### What to work on
Transcribe every line of the material below verbatim, leaving the pictures out of your answer.

### Available records

================

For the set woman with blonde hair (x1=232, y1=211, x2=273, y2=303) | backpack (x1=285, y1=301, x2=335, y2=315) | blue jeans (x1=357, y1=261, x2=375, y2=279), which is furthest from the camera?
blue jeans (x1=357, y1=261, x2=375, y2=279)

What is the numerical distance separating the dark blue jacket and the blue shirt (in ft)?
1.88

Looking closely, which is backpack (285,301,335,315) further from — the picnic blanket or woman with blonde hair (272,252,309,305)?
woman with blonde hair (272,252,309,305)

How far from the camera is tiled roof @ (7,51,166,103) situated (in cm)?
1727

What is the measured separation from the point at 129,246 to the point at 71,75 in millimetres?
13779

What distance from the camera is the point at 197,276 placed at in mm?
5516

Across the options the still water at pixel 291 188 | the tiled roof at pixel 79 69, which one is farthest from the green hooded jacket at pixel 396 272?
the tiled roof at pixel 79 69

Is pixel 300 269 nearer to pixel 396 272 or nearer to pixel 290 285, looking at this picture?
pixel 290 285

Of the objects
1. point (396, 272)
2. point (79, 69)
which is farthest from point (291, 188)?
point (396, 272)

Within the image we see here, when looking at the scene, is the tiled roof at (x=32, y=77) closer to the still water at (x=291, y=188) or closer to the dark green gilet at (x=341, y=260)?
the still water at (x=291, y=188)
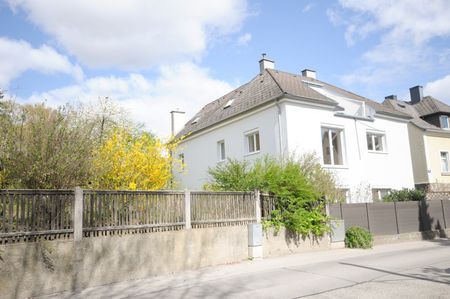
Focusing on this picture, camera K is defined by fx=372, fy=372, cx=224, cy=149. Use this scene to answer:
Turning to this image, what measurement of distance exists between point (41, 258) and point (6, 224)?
3.23 ft

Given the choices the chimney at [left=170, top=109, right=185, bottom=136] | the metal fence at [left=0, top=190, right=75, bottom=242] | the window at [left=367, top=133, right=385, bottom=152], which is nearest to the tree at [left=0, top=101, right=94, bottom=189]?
the metal fence at [left=0, top=190, right=75, bottom=242]

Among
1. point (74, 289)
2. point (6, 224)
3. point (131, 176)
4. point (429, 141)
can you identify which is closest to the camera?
point (6, 224)

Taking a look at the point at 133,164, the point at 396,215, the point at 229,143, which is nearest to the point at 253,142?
the point at 229,143

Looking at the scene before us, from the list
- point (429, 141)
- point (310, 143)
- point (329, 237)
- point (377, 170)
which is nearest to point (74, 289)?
point (329, 237)

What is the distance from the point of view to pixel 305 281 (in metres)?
8.16

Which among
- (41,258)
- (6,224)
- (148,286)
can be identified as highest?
(6,224)

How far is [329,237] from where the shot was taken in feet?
44.8

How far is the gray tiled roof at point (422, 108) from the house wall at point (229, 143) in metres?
16.2

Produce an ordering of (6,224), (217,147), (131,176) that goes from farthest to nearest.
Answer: (217,147) < (131,176) < (6,224)

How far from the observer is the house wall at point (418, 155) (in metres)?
27.0

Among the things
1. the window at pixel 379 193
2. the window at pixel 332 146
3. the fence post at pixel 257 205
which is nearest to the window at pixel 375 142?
the window at pixel 379 193

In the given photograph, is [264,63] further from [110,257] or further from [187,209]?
[110,257]

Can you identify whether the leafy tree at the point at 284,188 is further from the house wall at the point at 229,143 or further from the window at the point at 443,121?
the window at the point at 443,121

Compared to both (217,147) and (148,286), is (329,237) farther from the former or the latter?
(217,147)
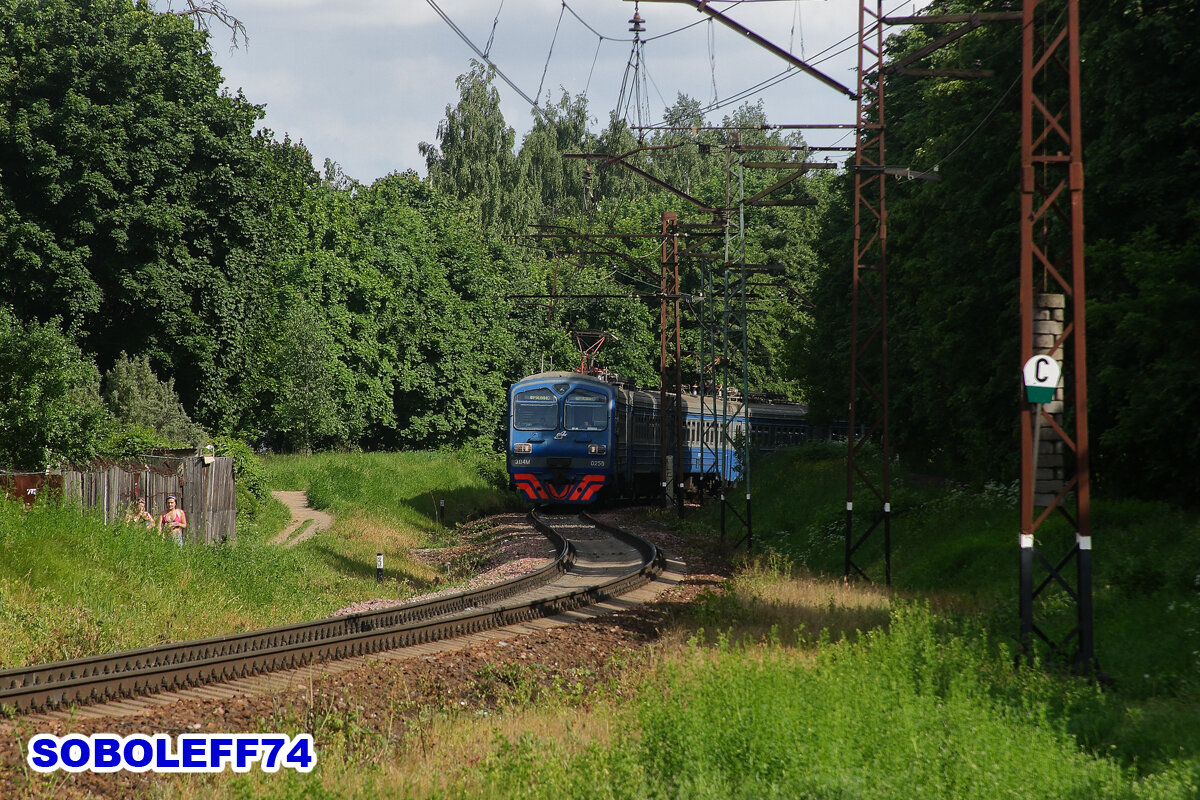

================

### Solution to this problem
For the set woman with blonde hair (x1=232, y1=211, x2=273, y2=303) | backpack (x1=285, y1=301, x2=335, y2=315) | blue jeans (x1=357, y1=261, x2=375, y2=279), which is furthest from the camera?
blue jeans (x1=357, y1=261, x2=375, y2=279)

What is the numerical distance separating the dark blue jacket and the blue shirt (in ft)?
1.88

Looking closely, which is backpack (285,301,335,315) further from — the picnic blanket or woman with blonde hair (272,252,309,305)?
woman with blonde hair (272,252,309,305)

How far from the camera is tiled roof @ (7,51,166,103) situated (in cm)?
1727

What is the measured separation from the point at 129,246 to the point at 71,75 in millimetres?
13779

What distance from the camera is the point at 197,276 placed at in mm?
5516

Across the options the still water at pixel 291 188 | the tiled roof at pixel 79 69, which one is farthest from the green hooded jacket at pixel 396 272?
the tiled roof at pixel 79 69

Is pixel 300 269 nearer to pixel 396 272 or nearer to pixel 290 285, looking at this picture?
pixel 290 285

Of the objects
1. point (396, 272)
2. point (79, 69)
which is farthest from point (291, 188)?
point (396, 272)

Within the image we see here, when looking at the scene, is the tiled roof at (x=32, y=77) closer to the still water at (x=291, y=188) or closer to the dark green gilet at (x=341, y=260)?
the still water at (x=291, y=188)
Focusing on this picture, camera K is defined by fx=372, fy=372, cx=224, cy=149. Use this scene to answer:
Turning to this image, what measurement of distance exists between point (41, 258) and point (6, 224)?
3.23 ft

Given the choices the chimney at [left=170, top=109, right=185, bottom=136] | the metal fence at [left=0, top=190, right=75, bottom=242] | the window at [left=367, top=133, right=385, bottom=152], which is nearest to the tree at [left=0, top=101, right=94, bottom=189]?
the metal fence at [left=0, top=190, right=75, bottom=242]

Among
1. point (74, 289)
2. point (6, 224)
3. point (131, 176)
4. point (429, 141)
can you identify which is closest to the camera?
point (6, 224)

Taking a look at the point at 133,164, the point at 396,215, the point at 229,143, which is nearest to the point at 253,142?
the point at 229,143

Looking at the scene before us, from the list
- point (429, 141)
- point (310, 143)
- point (329, 237)
- point (377, 170)
which is nearest to point (74, 289)?
point (329, 237)

What is the distance from the point of view to pixel 305 281 (in metres)?
8.16

Which among
- (41,258)
- (6,224)
- (148,286)
can be identified as highest?
(6,224)

How far is [329,237] from where the shot was taken in feet?
44.8

How far is the gray tiled roof at point (422, 108) from the house wall at point (229, 143) in metres?
16.2

Produce an ordering of (6,224), (217,147), (131,176) that goes from farthest to nearest.
Answer: (217,147) < (131,176) < (6,224)

How far from the observer is the house wall at point (418, 155) (in metres)?
27.0

Among the things
1. the window at pixel 379 193
2. the window at pixel 332 146
3. the fence post at pixel 257 205
which is nearest to the window at pixel 375 142?
the window at pixel 379 193

In the given photograph, is [264,63] further from [110,257] or further from [187,209]?
[110,257]

Can you identify whether the leafy tree at the point at 284,188 is further from the house wall at the point at 229,143 or further from the window at the point at 443,121?
the window at the point at 443,121

Compared to both (217,147) and (148,286), is (329,237) farther from the former or the latter?
(217,147)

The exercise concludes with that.